ANJALI SASTRY: The project students did ranged greatly but all had as a theme using what they were learning here and tapping into emerging or existing technology in new ways to find solutions to problems that face many. That's the social impact aspect of it. And it took with each student some effort to really map out a good enough and focused enough question that was doable as an independent study project and that was deep enough to allow me to really bring to bear the educational goals that I had for the projects.

So one student, Doreen, was really interested in the problem of creating agricultural products in Africa using crops and products that are grown right there in Africa. Why is Africa importing a lot of consumer products when the continent has a lot of agricultural assets? So she was really interested in understanding-- what are the business models, what are the constraints, what are the opportunities when it comes to finding new ways to create locally sourced products that could actually serve beauty, nutrition, or other needs in her native Zimbabwe or elsewhere in Africa.

I'll tell you about another project. Idoia, a student who came to me after deep experience at the World Bank, was really interested in a challenge that traditional governmental organizations really wrestle with. How do we tap into entrepreneurship when we're trying to serve the public good? There seems to be a challenge in linking the entrepreneur and the public sector.

And we know that there are all kinds of innovations that play in this sphere. From ridesharing and regulated industries, all the way through to providing in a better way the services that governments are already on the hook for. So they're either regulated or they are substitutes for improvements of services that governments provide. And sometimes they're also missing services. What are the barriers to this? Where are the opportunities? What are the trends? And can we actually map out where we think this field could go, of mixing entrepreneurship and the public sector?
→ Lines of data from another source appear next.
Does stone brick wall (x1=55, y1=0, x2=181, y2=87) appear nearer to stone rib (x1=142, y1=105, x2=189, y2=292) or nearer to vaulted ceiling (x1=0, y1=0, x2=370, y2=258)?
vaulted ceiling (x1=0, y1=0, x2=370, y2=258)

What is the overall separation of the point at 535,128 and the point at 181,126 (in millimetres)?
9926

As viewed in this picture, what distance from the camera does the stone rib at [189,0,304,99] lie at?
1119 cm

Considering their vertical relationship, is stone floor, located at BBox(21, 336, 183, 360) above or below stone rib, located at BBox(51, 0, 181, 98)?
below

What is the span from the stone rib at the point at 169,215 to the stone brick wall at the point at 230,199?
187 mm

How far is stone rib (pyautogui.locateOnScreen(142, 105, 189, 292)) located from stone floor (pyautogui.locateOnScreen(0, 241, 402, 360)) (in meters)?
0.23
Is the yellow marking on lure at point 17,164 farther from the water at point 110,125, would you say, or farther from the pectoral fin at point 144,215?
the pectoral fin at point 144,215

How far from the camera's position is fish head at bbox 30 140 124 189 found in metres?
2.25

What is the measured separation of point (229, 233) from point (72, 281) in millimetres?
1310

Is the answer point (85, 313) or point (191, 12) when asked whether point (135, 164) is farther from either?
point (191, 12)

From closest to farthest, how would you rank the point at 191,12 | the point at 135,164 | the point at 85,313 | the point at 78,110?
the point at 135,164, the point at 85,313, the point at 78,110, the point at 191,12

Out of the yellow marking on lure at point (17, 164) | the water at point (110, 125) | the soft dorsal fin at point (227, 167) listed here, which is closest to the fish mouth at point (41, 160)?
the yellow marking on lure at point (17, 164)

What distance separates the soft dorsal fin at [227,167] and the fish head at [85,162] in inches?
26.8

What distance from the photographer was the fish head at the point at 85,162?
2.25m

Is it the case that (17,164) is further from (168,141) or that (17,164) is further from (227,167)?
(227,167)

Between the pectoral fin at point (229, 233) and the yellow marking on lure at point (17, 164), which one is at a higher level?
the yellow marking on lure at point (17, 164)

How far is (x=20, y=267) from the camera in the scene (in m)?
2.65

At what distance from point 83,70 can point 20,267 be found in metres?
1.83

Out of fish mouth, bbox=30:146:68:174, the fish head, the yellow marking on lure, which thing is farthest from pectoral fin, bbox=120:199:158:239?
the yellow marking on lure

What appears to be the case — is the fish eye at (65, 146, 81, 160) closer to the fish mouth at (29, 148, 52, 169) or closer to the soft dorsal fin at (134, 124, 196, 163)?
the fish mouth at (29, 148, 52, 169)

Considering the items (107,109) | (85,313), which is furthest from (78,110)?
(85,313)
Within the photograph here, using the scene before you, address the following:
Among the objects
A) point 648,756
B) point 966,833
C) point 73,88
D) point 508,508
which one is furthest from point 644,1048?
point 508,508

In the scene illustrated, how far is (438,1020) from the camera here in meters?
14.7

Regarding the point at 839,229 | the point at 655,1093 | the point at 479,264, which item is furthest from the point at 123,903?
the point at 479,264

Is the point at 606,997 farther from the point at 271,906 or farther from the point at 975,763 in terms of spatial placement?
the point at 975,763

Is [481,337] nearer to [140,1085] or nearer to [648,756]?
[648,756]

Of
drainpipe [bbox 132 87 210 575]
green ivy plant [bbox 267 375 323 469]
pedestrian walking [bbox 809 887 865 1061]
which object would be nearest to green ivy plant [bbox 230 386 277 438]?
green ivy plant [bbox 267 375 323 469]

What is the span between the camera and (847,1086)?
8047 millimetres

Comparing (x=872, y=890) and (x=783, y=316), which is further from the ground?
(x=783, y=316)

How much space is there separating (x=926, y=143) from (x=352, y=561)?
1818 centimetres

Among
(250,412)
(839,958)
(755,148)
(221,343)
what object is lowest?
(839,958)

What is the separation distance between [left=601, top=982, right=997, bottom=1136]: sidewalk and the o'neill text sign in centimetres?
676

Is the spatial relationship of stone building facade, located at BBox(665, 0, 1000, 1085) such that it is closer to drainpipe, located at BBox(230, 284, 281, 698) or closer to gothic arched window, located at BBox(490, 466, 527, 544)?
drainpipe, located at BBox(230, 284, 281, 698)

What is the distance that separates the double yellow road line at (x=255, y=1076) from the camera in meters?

One of my students, Aline, came to MIT completely on fire with this idea of tapping into analytics and AI to solve what she saw as a major challenge when it came to bringing finance to small holder and small scale farmers. She's an expert on agricultural finance. And she realized that, in her native Brazil and elsewhere, people who didn't have good credit standing and good credit records-- farmers who didn't have those assets-- couldn't get loans and were forever locked out.

So there's a big dichotomy between the people who have access to finance and those who don't. Could she break down that barrier in some way? Could new forms of data and technology help do that? So instead of relying only on somebody's credit record, could you look at the weather, their farming choices, their behaviors, and physical data, and use it to come up with a better assessment of the riskiness of a given farmer from the lender's point of view? Slightly technical area. But it actually has huge implications because it could open the door to all kinds of folks who are excluded from traditional finance by providing other methods of sorting out their riskiness and their credit worthiness.